Burholme’s Jimmie Stewart has a fondness for the USS Forrestal, having served on the ship from 1960 to ’62.

The supercarrier was named after former Navy and Defense Secretary James Forrestal, and it was known for being the first American aircraft carrier to be constructed with an angled flight deck and to specifically support jet aircraft.

Sadly, on July 29, 1967, a fire claimed the lives of 134 sailors as the ship was in the Gulf of Tonkin, off the coast of North Vietnam.

Today, the Forrestal is docked at an inactive-ship storage facility on the Delaware River in South Philadelphia, near the Navy Yard. Navy officials are expected to decide to sink it or sell it as scrap.

“They shouldn’t do either,” Stewart protests. “The Forrestal was the first of its kind and a memorial.”

Back in 1997, Stewart organized a ceremony on board to mark the 30th anniversary of the deadly fire. The following year, the Forrestal departed for a naval station in Newport, R.I. The ship remained there until June 2010, when it made its way to Pier 4 in Philadelphia, next to the USS John F. Kennedy.

One day recently, Stewart was sitting in Breen’s, a bar/restaurant in Rockledge. Owner Hugh Breen, knowing his interest in the ship, offered to reserve a space on the dining-room wall for a plaque commemorating the Forrestal and memorializing the men who lost their lives.

Stewart eagerly accepted the offer and timed the ceremony for July 29, the 44th anniversary of the blaze.

The offices of numerous public officials — U.S. Sens. Pat Toomey and Bob Casey Jr., Lt. Gov. Jim Cawley, U.S. Rep. Allyson Schwartz, state Sen. Tina Tartaglione, state House

Speaker Sam Smith, state Rep. Brendan Boyle and Bensalem Mayor Joe DiGirolamo — delivered proclamations.

Guests listened to an audiotape recording and watched a television screen listing the names of the 134 fallen sailors, including 12 from Pennsylvania. The casualties included two Philadelphians, Wayne H. Ott and William J. Shields.

The day also included a 21-gun salute, the plaque unveiling and the reading of a prayer that Capt. John K. Beling, the Forrestal’s commanding officer, read to the sailors as the fire was being brought under control. Beling died last November.

----------------------------------------

Copy the Forrestal article from "Today, the Forrestal" through "sell it as scrap.", inclusive, and change "Delaware River" to "Schuylkill River". Work only from the Forrestal article.

◆ **PROVIDED MATERIAL**
----------------------------------------

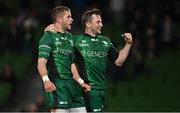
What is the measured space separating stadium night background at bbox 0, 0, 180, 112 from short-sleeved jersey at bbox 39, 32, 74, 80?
637cm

----------------------------------------

◆ **ANSWER TO THIS TASK**
Today, the Forrestal is docked at an inactive-ship storage facility on the Schuylkill River in South Philadelphia, near the Navy Yard. Navy officials are expected to decide to sink it or sell it as scrap.